雨が見ていた~Painful love~


――ただの幼なじみ



その言葉に
体中の血が凍りつく



もしかして、先生はあのことに勘付いたんだろうか。キョウちゃんと私ししか知らない、あの秘密に。





受話器を持つ手から、どんどんどんどん冷たくなるカラダ



郷田先生のの問いかけに何も答えることができずに、ただ押し黙っていると






「…変なことを聞いてすみません。
実は、桐谷さんと最後に帝体大でお会いした後から…藤堂の様子が変なんです。

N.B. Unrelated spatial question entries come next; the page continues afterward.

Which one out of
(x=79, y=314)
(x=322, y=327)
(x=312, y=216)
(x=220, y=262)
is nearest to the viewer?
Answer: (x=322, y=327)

」




「…え…!?」




「スランプというのかな。泳いでも泳いでも…いや、泳げば泳ぐほどタイムが落ちていく。今のアイツじゃ…日本選手権の優勝は難しいでしょう。」





苦しそうに。だけど冷静に郷田先生はこんな言葉を口にする。






――あのキョウちゃんが、スランプ…!?






唯我独尊

死ぬまで俺様主義のあの男がスランプ!?

だって3週間前までは絶好調だったじゃない!世界記録とタイ記録まで出してて、絶好調だったハズだよ?!



その言葉が信じられなくて


「郷田先生。」


「はい。」


「本当に藤堂さんがスランプに陥っているんですか?」



そう尋ねると郷田先生はしばらく間を置いて



「…はい。アイツを今まで見てきた中でも、最大のスランプです。あんなに調子の悪い藤堂を見たのは初めてかもしれません。」



苦しそうにそうつぶやいた。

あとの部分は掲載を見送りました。